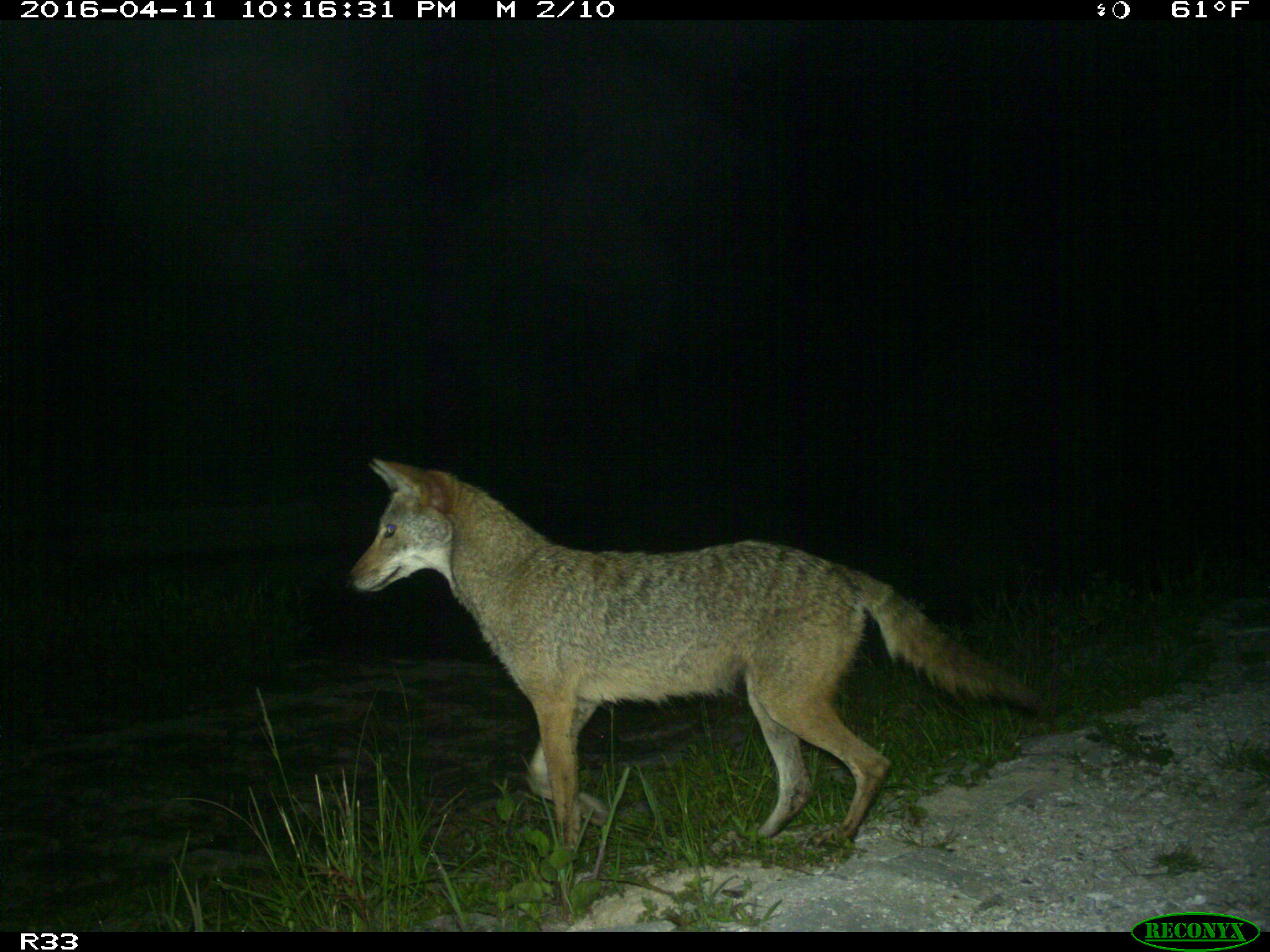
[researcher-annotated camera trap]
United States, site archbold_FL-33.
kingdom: Animalia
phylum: Chordata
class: Mammalia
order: Carnivora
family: Canidae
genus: Canis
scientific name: Canis latrans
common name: coyote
Canis latrans (coyote).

AIM OF THE EXERCISE: Retype all the entries word for word; the pictures stay out.

ANSWER BOX:
[researcher-annotated camera trap]
United States, site archbold_FL-33.
kingdom: Animalia
phylum: Chordata
class: Mammalia
order: Carnivora
family: Canidae
genus: Canis
scientific name: Canis latrans
common name: coyote
Canis latrans (coyote).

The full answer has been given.